Para impedir o emprego do ''não'', os adultos devem fazer perguntas que não possibilitem a resposta não. Em lugar de perguntar ''Você quer passear?'', ''Você quer tomar suco?'', ''Você quer ir dormir?'', dizer ''Vamos para a cama'', ''Vamos tomar banho'', ''Está na hora do almoço''. Os adultos também erram ao obrigar as crianças (ainda mais aquelas que têm entre 1 e 4 anos) a obedecer os seus gostos ou vontades, contrariando-as por qualquer coisa.

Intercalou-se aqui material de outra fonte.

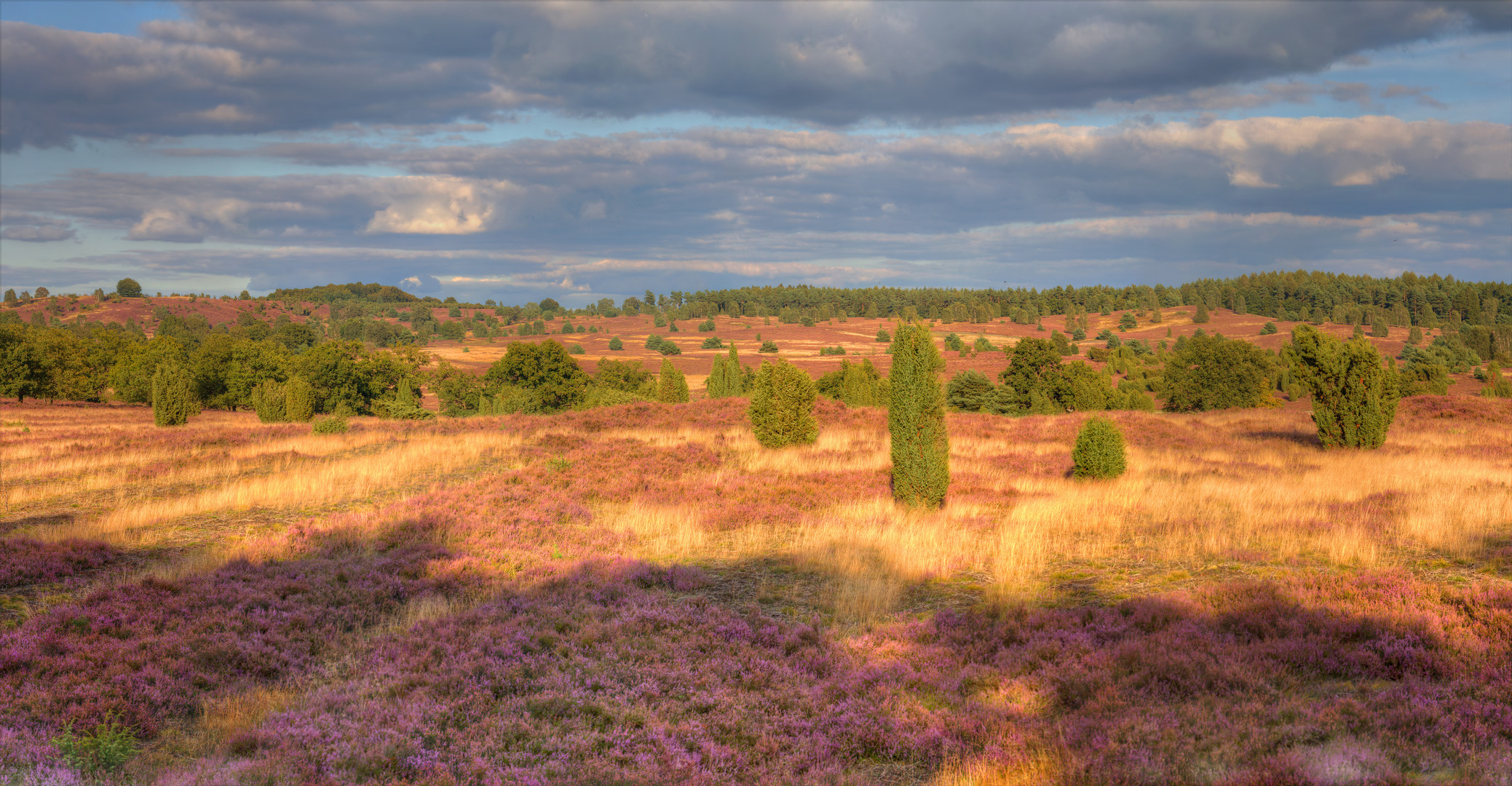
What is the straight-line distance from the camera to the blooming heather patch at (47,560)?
955 centimetres

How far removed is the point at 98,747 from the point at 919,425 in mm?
13512

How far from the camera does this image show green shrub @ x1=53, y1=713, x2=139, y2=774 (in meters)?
5.02

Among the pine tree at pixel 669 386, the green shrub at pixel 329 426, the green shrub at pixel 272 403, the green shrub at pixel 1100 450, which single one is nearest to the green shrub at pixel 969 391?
the pine tree at pixel 669 386

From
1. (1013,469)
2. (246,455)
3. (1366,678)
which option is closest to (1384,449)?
(1013,469)

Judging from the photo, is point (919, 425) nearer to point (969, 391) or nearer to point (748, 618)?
point (748, 618)

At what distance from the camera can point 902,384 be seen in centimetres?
1591

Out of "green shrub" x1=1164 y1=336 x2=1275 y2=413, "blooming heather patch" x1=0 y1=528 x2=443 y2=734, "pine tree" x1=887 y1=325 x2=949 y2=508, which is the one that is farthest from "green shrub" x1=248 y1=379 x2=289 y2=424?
"green shrub" x1=1164 y1=336 x2=1275 y2=413

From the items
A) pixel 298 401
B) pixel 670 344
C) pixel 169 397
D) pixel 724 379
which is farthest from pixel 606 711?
pixel 670 344

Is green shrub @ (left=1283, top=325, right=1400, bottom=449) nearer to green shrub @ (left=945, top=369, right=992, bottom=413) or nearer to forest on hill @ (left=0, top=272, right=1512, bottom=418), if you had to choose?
forest on hill @ (left=0, top=272, right=1512, bottom=418)

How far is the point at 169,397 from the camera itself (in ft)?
112

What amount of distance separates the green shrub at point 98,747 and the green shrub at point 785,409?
19734mm

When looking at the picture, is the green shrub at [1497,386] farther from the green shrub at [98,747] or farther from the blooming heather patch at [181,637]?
the green shrub at [98,747]

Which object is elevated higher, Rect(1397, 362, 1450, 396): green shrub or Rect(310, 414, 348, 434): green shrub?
Rect(310, 414, 348, 434): green shrub

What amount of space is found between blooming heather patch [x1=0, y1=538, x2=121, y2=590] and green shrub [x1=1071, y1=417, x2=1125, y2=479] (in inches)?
778
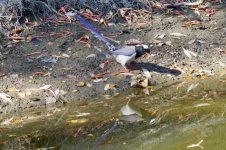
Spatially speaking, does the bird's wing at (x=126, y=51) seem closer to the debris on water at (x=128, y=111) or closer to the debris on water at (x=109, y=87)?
the debris on water at (x=109, y=87)

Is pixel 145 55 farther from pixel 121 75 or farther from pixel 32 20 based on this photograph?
pixel 32 20

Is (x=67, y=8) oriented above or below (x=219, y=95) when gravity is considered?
above

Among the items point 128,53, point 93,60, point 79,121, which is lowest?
point 79,121

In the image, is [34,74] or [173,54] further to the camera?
[173,54]

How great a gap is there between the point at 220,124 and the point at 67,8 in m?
3.06

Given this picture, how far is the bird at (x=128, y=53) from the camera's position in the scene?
21.5 feet

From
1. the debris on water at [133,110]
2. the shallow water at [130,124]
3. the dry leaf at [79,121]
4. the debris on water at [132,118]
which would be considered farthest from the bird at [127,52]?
the dry leaf at [79,121]

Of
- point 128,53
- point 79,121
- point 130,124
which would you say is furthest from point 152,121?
point 128,53

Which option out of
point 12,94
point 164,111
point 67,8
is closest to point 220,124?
point 164,111

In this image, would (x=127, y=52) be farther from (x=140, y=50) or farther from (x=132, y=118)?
(x=132, y=118)

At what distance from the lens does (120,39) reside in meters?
7.23

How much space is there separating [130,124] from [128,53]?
135cm

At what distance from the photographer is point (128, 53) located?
660cm

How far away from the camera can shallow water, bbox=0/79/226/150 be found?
199 inches
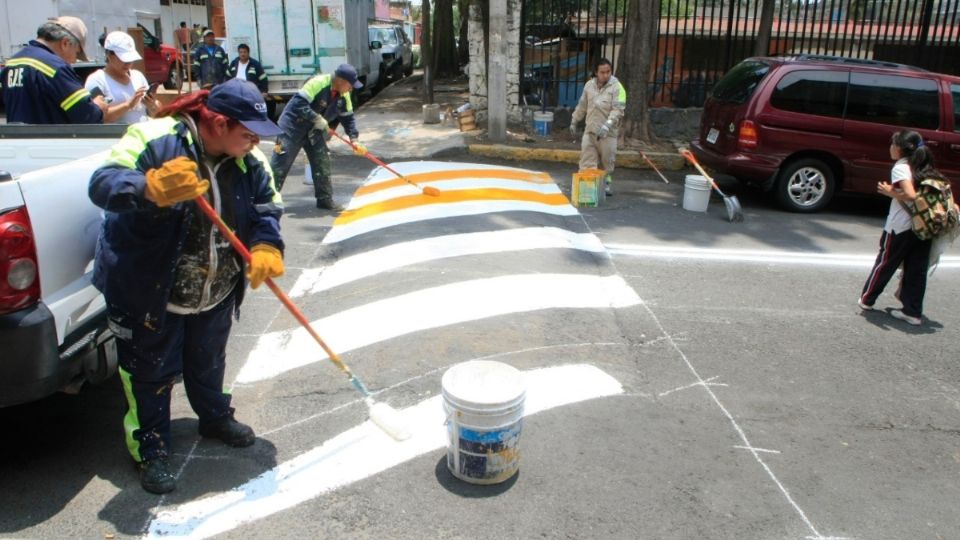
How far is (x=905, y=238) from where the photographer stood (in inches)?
226

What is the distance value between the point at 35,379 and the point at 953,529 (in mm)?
4110

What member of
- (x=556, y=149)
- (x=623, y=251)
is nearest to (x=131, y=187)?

Não deixem as crianças andarem descalças em casa; obrigam-nas a usar: o vestido verde para ir à escola (elas gostam do branco); tênis (querem sandálias), a roupa de banho que a vovó deu (elas detestam); tomar banho à noite; usar o suéter vermelho em dias em que a mãe acha que está frio; não arrastar cadeiras; não arrastar cadeiras; não ligar a televisão.

A independência deve ser encorajada e esses acontecimentos freqüentes e sem importância no dia-a-dia não devem ser motivos de interferências. As restrições e o estabelecimento de limites serão utilizados quando indicados. Se não for assim, corre-se o risco de criar crianças que vivam na defensiva, medrosas, incapazes de argumentar com os pais, professores e outras pessoas, ou ao contrário, criá-las extremamente agressivas. Ser paciente, por maior que seja o cansaço, é imprescindível para cuidar dessas crianças, pois as negativas não são dirigidas contra os pais, não têm a intenção de agredi-los ou desafiá-los; fazem parte do seu desenvolvimento normal.

Um último conselho: não tente imitar seu filho passando a dizer ''não'' a tudo que ele pedir.